**Excerpt provided**
Having reshaped our original data frame long (df_long), we make a figure just as we’ve done in the past — with some formatting improvements to make it nicer looking. While it’s not strictly necessary to store the figure in an object (p) that we then call, it works just fine.

Notice that again added include = T to the chunk brace. Because we added figure options to opt_chunks$set() in the setup code chunk, this figure (as well as the next one) is sized so that it fills up the page width (with height determined as a ratio of that width) and printed at 300 dpi quality. If you look in the figures folder, you’ll see the figure named ts-fig_unadjusted, which is the prefix we set above with the name of the code chunk.

Text

Throughout our RMD file, we’ve include Markdown text. This text lives outside of the code chunks and is always printed in the final document. It follows normal Markdown text rules, but can have R code placed inline, as we saw above.

Writing an RMD document

Just as when you write a plain R script, your progress from initial RMD draft to final product will be iterative. While you can run R code from inside code chunks just as you’ve been all semester, you may find it useful to start your analyses in plain R files first and only add them to an RMD document later.

For big projects, such as dissertation, it also doesn’t make much sense to put everything — data reading, cleaning, analysis, table/figure making — inside a single RMD document. You have to redo your entire workflow each time you compile! For large projects, it might make sense to do all the heavy lifting in separate R scripts — saving cleaned up data sets, tables, and figures along the way — and putting all the pre-establish pieces together at the end. But for small projects, such a descriptive policy report, a single RMD document might suffice.

**Your tasks**
**A.** Rewrite everything in the R Markdown excerpt from "Writing an RMD" down to "RMD document later.", replacing "plain R script" with "standalone R script".
**B.** According to the R Markdown excerpt, at what quality are the figures printed?

**Data extract**
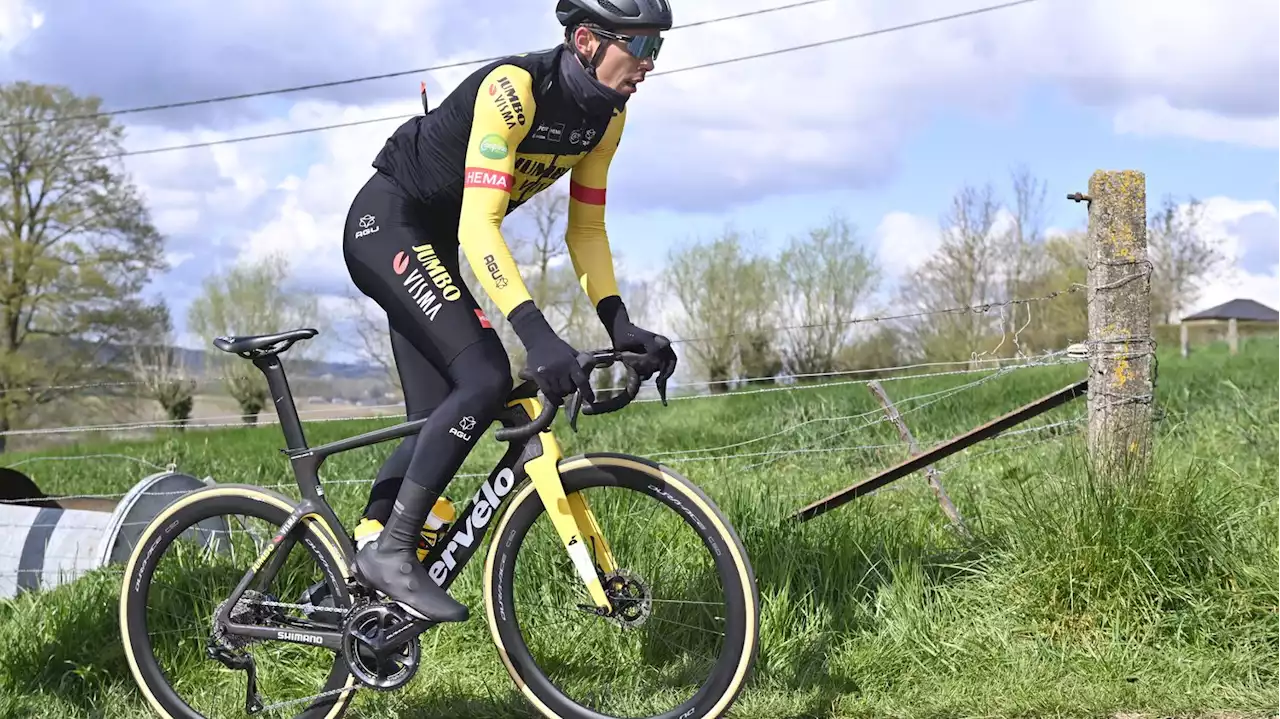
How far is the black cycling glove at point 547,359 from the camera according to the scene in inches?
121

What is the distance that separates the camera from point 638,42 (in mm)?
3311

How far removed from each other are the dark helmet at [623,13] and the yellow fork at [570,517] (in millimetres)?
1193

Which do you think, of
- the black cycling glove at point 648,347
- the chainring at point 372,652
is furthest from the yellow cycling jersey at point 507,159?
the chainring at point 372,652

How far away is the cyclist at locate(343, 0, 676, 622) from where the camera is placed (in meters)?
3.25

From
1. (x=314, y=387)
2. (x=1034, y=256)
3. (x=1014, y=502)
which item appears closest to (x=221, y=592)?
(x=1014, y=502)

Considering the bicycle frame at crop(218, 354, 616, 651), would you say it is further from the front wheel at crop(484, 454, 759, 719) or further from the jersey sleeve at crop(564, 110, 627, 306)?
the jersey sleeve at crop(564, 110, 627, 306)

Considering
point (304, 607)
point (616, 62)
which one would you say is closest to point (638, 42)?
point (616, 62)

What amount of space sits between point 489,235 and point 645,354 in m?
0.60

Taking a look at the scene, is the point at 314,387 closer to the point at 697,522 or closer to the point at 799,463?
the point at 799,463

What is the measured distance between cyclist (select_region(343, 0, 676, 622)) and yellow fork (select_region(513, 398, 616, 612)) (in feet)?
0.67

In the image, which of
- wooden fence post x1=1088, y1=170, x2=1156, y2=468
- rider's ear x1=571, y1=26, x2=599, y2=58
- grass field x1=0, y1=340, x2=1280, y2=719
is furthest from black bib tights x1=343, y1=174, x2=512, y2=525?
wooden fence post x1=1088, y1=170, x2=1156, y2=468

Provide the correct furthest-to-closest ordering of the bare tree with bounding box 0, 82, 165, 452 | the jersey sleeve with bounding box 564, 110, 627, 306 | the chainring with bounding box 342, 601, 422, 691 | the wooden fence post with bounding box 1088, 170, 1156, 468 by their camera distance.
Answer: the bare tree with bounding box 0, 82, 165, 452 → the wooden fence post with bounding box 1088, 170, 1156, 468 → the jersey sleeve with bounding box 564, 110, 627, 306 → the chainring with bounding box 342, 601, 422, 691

**Answers to the exercise**
**A.**
Writing an RMD document

Just as when you write a standalone R script, your progress from initial RMD draft to final product will be iterative. While you can run R code from inside code chunks just as you’ve been all semester, you may find it useful to start your analyses in plain R files first and only add them to an RMD document later.

**B.** At 300 dpi quality.